As a poet, I have best loved the workshops in which we (the group and/or
leader) has gone hard at the language, looking for what 'works' or does not,
where the rhythm is off, where a word is out of focus, etc., etc. Where
everyone gets challenged, goes through the pain of giving up what some may
describe as a 'narcissistic attachment' to one's stuff. Getting the whole
thing off the ground, so to speak.
As a poet I have appreciated editors (Mark Weiss among them) who have
provided a similar workshop kind of ear and the process that has led to much
better work. (Admittedly there is part of me which is sloppy, or has run
scared in coming up with 'the punch' that delivers the final count - and I
need the editor as doctor, surgeon, and psychic masseuse).
As a publisher/editor in many previous manifestations, I have seen poets of
all kinds. Some that come with work that is 'cabinet finish' that I would
not deign touch in a month of Sundays! Yet, even in those cases, in terms
of putting a book together there remains my contribution to a book or mag as
to how the poems may best sequence (suggestion of different juxtapositions
of poems, etc.); then there are issues of determining typography and design
(where - as long as their eyes were not made of tin - I would often keep the
author in the loop).
Ultimately, as I have argued elsewhere, "originality" is finally a fiction.
An author's work is always mediated (or abused) by all elements in the
process (from original input to 'final' appearance), and, with the good
poem, it will be mediated again and again from generation to generation. At
best it's great dance; at worst, its anthological unreadable typographic
dark sludge (The world is full of ugly, muse killer, big publisher poetry,
anthologies, especially, paperbacks).
Which bring up my earlier question of "medium" and its relationship to
attention span, durability and mortality. Is the Internet such a fugitive
medium that are the works archived "here" in a much more dangerous position
than those preserved in books? I am of the opinion that we very much need
both formats - digital and printed. The digital, as several have suggested,
offers a wonder way of proliferating work around the globe, and,
aesthetically, it can be done beautifully, as well as provide much more
opportunity for call and response. Printed formats, for me, locate the work
more concretely (I like to hold the stuff!), as well as protect important
work from the fugitive character of digital platforms and technologies that
change quicker than most of us can turn a syllable (well, maybe not that
fast!)
It's Saturday evening and time to hit the skies (great spring clouds!) and a
party to go to underneath.
Stephen V
Blog: http://stephenvincent.durationpress.com
> Mark wrote:
>
>>> When I ask a translator to do work for me I always make clear that I'll be
> editing actively. I don't know how anybody manages to produce decent
> translations consistently without editing, but translations are almost never
> edited, and most translations in print are pretty ghastly as a result.<<
>
> Yes! Yes! As someone who just published a book of translations with a
> publisher that provided not editorial interaction whatsoever, and who is
> now, of course, finding all kinds of places in the book where it would have
> been nice to have an editor's eyes and ears also looking at the text and
> giving me informed input, I just wanted to chime in and underline this
> statement of Mark's, especially the second sentence.

☆ ☆ ☆ ☆ ☆ ☆ ☆

Please copy the text of the post on poetry editing between "As a publisher/editor" and "finally a fiction.", inclusive, word for word.

Given material —

☆ ☆ ☆ ☆ ☆ ☆ ☆

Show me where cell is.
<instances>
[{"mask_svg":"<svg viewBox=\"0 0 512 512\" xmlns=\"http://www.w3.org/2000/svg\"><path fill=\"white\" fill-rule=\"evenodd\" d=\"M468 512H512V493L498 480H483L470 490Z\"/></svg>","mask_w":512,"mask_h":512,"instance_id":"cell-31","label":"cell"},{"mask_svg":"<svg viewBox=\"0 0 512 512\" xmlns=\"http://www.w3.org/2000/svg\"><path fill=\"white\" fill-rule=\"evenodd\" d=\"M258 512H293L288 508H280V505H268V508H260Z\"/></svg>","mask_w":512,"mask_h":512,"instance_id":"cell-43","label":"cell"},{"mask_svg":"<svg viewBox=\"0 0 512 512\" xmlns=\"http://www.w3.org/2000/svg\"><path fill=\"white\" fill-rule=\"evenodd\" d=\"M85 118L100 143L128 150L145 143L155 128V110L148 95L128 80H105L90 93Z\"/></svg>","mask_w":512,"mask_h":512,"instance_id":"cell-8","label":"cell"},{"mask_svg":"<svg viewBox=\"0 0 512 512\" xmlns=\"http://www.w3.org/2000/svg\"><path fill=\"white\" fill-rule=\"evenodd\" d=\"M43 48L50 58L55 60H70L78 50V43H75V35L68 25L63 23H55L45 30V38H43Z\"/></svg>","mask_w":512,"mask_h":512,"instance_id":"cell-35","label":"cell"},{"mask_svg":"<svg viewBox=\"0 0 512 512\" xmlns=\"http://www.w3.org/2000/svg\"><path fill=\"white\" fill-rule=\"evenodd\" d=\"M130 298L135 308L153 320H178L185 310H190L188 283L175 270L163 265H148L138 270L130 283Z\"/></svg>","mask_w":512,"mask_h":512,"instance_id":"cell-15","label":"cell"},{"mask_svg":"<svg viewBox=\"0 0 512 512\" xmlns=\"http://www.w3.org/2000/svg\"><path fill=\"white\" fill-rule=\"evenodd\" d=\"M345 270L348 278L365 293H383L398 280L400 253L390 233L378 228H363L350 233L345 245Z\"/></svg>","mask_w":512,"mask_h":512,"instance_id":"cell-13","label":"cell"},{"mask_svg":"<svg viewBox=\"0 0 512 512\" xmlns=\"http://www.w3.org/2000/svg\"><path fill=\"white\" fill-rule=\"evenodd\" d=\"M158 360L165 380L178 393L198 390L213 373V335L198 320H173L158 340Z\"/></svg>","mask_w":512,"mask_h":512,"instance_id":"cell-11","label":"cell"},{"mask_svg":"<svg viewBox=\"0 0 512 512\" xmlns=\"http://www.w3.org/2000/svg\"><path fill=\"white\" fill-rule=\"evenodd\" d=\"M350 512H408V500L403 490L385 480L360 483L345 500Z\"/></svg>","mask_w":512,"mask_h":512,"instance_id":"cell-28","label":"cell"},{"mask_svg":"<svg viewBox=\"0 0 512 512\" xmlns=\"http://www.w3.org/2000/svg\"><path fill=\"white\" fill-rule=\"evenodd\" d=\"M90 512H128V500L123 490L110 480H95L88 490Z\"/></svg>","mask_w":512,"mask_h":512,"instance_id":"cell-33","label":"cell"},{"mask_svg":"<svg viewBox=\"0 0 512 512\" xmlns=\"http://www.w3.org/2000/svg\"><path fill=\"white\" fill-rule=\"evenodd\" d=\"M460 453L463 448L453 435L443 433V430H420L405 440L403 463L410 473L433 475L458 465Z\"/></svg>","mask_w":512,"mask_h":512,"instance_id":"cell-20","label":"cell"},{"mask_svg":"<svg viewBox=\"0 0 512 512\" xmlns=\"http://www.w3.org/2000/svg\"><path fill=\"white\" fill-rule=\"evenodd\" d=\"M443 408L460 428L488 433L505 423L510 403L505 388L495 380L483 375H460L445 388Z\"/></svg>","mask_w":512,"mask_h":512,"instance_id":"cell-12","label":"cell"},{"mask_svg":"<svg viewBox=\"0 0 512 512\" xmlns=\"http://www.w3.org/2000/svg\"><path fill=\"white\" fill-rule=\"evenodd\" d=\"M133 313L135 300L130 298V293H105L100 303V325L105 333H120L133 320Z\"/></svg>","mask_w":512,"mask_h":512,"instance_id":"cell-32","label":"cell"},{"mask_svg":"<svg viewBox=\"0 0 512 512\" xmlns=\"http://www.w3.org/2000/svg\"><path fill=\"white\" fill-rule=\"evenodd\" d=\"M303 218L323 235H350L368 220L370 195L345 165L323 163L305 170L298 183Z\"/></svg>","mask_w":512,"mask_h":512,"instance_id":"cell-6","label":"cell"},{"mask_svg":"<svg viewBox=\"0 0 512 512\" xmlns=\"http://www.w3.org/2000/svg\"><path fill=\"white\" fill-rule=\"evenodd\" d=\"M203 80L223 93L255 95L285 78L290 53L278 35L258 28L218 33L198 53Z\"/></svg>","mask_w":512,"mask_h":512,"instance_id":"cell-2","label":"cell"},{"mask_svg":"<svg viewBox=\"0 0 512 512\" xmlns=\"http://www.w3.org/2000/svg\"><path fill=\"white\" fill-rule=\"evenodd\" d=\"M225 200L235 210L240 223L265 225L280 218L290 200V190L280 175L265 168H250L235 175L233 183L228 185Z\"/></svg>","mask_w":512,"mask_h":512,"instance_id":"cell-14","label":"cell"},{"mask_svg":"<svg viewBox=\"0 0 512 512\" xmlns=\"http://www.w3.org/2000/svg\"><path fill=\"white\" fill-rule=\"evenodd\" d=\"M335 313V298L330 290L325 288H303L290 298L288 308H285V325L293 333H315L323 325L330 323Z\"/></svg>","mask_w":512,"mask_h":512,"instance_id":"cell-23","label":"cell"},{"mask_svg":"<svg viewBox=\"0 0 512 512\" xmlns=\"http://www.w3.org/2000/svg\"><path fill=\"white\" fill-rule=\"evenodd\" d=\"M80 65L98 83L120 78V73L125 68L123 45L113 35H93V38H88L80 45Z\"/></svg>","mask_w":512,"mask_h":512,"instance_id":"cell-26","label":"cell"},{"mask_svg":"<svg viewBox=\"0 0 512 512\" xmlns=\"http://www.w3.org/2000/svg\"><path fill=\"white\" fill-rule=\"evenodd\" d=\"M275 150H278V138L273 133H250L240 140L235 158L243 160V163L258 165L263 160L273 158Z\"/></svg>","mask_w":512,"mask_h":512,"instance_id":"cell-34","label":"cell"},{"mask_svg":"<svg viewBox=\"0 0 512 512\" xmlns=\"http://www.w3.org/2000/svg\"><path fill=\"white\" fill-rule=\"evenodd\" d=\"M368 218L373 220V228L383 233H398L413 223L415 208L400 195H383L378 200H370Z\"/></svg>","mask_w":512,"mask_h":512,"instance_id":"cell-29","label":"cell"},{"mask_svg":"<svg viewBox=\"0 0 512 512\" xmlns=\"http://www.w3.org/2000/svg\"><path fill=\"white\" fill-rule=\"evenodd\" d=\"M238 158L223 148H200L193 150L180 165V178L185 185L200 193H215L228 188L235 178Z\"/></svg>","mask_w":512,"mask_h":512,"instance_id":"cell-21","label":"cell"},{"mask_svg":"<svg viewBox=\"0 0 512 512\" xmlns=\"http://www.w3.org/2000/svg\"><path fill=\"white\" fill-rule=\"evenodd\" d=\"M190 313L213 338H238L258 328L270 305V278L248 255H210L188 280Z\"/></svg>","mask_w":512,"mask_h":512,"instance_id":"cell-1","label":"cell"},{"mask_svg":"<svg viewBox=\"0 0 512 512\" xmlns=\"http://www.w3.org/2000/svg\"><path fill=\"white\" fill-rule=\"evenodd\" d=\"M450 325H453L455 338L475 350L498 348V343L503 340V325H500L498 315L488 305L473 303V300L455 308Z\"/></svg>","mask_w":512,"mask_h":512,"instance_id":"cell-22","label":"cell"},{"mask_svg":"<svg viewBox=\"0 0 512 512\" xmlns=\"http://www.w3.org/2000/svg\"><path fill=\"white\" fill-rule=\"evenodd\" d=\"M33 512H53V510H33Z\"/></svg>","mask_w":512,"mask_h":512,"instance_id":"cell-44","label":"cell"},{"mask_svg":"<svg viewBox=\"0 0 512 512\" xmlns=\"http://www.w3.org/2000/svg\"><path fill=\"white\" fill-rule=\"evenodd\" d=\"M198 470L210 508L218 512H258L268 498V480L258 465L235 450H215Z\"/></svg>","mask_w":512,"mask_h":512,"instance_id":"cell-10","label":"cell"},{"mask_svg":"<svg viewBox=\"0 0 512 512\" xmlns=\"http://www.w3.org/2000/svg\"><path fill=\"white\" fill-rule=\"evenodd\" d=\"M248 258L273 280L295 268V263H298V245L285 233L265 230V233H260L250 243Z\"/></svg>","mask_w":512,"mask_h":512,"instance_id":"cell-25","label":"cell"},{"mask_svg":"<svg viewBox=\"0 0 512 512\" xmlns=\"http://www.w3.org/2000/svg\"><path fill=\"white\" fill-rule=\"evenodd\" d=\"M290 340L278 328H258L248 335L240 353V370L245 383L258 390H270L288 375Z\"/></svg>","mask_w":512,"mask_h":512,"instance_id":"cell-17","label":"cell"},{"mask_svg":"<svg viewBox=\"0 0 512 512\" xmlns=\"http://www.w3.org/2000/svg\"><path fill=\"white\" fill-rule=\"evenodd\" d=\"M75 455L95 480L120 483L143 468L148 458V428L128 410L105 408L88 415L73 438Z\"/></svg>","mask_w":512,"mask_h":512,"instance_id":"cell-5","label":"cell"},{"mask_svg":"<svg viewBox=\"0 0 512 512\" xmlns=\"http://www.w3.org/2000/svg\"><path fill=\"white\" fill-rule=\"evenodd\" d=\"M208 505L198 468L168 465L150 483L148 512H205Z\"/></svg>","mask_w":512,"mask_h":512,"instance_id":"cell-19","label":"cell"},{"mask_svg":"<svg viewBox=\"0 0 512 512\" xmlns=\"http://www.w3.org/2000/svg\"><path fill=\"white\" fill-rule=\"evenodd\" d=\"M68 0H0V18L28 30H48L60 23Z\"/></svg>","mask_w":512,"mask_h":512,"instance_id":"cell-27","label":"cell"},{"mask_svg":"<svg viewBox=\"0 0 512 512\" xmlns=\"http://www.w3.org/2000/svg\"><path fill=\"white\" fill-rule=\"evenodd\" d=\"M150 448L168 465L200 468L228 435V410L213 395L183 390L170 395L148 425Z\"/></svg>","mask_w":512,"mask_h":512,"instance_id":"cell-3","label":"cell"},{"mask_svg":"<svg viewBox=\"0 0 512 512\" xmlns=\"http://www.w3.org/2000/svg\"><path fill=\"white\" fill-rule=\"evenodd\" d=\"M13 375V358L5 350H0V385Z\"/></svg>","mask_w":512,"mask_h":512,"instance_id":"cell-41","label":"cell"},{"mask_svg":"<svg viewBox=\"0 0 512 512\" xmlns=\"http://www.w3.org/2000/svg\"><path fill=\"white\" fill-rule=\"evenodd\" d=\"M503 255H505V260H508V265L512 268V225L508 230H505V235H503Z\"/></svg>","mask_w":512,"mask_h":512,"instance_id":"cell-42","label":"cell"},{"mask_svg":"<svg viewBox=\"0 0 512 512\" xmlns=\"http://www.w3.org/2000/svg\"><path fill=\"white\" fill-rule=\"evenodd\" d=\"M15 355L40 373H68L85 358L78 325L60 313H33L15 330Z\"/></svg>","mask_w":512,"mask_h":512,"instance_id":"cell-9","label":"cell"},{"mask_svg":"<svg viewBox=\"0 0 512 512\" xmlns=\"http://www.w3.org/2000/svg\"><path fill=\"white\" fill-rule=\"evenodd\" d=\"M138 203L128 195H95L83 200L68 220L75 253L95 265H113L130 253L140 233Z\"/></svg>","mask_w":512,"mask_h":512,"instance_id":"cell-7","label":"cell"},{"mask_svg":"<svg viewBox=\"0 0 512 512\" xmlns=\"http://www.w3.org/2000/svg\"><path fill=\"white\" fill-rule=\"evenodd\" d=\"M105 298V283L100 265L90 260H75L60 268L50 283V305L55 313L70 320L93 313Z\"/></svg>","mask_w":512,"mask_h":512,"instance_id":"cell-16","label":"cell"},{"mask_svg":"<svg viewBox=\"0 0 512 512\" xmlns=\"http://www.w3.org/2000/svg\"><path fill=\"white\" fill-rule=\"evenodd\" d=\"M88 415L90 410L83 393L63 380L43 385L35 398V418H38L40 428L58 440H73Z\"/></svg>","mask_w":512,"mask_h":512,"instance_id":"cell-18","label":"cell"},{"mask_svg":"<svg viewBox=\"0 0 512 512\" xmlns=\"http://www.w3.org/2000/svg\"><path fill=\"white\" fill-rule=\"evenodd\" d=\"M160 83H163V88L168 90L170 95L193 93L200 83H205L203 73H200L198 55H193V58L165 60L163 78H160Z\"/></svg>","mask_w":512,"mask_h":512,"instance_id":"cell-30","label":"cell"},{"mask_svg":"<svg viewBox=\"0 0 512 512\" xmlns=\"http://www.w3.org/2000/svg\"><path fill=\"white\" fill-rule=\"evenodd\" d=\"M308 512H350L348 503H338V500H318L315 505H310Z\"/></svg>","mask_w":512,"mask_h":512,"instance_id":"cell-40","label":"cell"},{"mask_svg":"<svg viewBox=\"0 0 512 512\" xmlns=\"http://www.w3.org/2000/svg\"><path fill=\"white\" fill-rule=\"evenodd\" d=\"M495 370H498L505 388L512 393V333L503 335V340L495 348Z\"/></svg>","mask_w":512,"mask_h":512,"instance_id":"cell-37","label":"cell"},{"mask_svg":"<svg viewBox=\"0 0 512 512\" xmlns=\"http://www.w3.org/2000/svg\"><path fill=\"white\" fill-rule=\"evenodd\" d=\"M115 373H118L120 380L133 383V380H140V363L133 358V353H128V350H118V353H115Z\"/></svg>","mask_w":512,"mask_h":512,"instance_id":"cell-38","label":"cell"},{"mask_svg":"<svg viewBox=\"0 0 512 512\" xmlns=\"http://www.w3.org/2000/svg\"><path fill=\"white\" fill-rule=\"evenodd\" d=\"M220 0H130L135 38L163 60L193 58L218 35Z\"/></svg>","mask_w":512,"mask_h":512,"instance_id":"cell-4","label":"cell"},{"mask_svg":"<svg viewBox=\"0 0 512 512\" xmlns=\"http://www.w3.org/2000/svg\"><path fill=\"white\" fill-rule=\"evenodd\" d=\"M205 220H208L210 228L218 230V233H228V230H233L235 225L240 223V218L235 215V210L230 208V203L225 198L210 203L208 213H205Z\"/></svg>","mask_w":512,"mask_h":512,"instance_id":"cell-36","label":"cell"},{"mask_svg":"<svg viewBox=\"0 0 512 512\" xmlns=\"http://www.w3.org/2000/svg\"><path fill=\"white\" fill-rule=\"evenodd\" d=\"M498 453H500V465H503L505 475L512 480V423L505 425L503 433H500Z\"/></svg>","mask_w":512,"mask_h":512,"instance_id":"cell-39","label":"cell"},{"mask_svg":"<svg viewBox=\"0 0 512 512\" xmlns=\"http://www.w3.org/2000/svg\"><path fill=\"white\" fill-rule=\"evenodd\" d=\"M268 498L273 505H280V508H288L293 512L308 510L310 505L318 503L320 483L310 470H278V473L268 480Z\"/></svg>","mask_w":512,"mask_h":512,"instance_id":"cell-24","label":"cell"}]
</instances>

☆ ☆ ☆ ☆ ☆ ☆ ☆

Written answer —
As a publisher/editor in many previous manifestations, I have seen poets of
all kinds. Some that come with work that is 'cabinet finish' that I would
not deign touch in a month of Sundays! Yet, even in those cases, in terms
of putting a book together there remains my contribution to a book or mag as
to how the poems may best sequence (suggestion of different juxtapositions
of poems, etc.); then there are issues of determining typography and design
(where - as long as their eyes were not made of tin - I would often keep the
author in the loop).
Ultimately, as I have argued elsewhere, "originality" is finally a fiction.